Quand vous serez tous d'accord sur ce schéma d'action, alors seulement, vous vous poserez la question des outils. Vous appliquerez les moyens généraux choisis en décidant de la fréquence et de la forme de vos réunions de conseil d'administration. Vous mettrez en place un organe d'information, un bulletin, trimestriel peut-être, mais régulier pour votre crédibilité auprès de la population.
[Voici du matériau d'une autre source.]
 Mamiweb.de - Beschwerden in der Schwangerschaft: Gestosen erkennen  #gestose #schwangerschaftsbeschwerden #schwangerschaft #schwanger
Vous déciderez de la façon dont les réunions de quartier seront convoquées pour que les habitants, dans un premier temps, puissent rencontrer leurs voisins et parler de ce qui les concerne.
Si, par exemple, un des moyens d'action choisis consiste à mobiliser l'opinion sur les projets d'urbanisme de la municipalité en place, l'outil pourra être une série de réunions publiques organisées par une sorte de contre-municipalité, avec les architectes et les sociologues qui ont travaillé sur le sujet, avec invitation de la presse et interview de votre président.
Quand vous aurez décidé de toutes ces actions, il vous faudra encore établir un calendrier qui tienne compte des disponibilités - toujours limitées - des uns et des autres, pour répartir les responsabilités et les échéances, en fonction du possible et non pas du souhaitable !
Enfin, logiquement, la déclinaison finale de ce plan d'action peut se traduire en chiffres, c'est-à-dire en budget prévisionnel (par type et par thème d'action) et en plan de trésorerie.
Alors et alors seulement, vous aurez pris toutes les précautions possibles pour réussir.
Bonne chance, et merci d'avance pour la démocratie. J.-L.V.